La estética puede crear otro obstáculo. Muchos administradores con los que he hablado sienten que los huertos escolares son desordenados, y con razón. A menudo tienen maleza, no se ven tan bien cuidados como un jardín botánico y gran parte de él está descuidado durante el verano.
Los jardines pueden ser una excelente manera para que los estudiantes aprendan activamente, pero si no se implementan con cuidado, pueden abrumar a los maestros con exceso de trabajo.
Pero esa confusión es la forma en que aprenden los estudiantes. Los estudiantes desarrollan sus habilidades cuando tienen la libertad de experimentar con diferentes técnicas de jardinería, ver cuánto espacio necesitan para crecer las diferentes plantas y determinar qué variables deberán considerar para la próxima temporada de crecimiento.
Si voluntarios o maestros visitan a los estudiantes y corrigen o corrigen sus errores, los estudiantes no ven los resultados de sus decisiones y no ven ninguna razón para cambiar los insumos o los métodos de crecimiento.

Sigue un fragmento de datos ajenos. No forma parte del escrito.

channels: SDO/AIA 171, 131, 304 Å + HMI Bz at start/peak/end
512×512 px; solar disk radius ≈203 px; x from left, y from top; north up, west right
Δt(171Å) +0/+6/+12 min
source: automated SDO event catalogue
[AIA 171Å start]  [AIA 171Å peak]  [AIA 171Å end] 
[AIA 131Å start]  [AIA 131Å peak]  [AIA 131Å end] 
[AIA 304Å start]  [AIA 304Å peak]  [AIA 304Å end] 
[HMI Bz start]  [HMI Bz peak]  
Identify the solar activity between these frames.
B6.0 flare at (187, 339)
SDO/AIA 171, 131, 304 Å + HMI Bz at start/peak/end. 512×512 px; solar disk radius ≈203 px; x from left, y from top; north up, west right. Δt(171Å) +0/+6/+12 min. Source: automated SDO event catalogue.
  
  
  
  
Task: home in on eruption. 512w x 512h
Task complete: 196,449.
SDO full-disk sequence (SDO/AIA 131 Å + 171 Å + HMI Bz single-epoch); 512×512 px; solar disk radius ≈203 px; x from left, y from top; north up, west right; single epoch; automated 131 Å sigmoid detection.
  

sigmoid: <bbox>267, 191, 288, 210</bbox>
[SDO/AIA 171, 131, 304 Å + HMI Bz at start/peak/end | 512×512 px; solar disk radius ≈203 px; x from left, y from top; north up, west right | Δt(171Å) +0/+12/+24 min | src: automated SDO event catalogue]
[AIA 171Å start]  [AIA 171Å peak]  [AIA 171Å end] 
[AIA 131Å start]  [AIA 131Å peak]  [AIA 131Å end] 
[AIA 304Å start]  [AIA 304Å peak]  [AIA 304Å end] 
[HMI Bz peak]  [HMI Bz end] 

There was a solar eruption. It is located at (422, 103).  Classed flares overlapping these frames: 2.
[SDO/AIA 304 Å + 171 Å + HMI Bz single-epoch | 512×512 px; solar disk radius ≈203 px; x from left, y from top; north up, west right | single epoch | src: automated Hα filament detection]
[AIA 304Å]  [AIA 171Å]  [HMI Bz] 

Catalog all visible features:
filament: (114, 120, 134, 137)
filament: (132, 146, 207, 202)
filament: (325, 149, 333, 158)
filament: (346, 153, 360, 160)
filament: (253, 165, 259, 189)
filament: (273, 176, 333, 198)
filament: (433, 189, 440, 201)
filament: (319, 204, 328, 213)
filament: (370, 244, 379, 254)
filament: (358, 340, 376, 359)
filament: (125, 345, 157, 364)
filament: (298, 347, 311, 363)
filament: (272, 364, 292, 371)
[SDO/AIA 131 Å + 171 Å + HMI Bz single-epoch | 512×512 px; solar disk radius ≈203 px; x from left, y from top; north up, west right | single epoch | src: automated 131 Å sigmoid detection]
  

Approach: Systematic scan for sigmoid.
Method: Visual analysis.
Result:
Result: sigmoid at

A través de la jardinería, los estudiantes pueden apreciar a los agricultores y sus alimentos. Combinado con lecciones sobre sistemas agrícolas, los estudiantes aprenden a realizar compras de alimentos informadas y a comprender mejor los desafíos económicos y políticos que enfrentan los agricultores.
Y nada mejor que los tomates del huerto.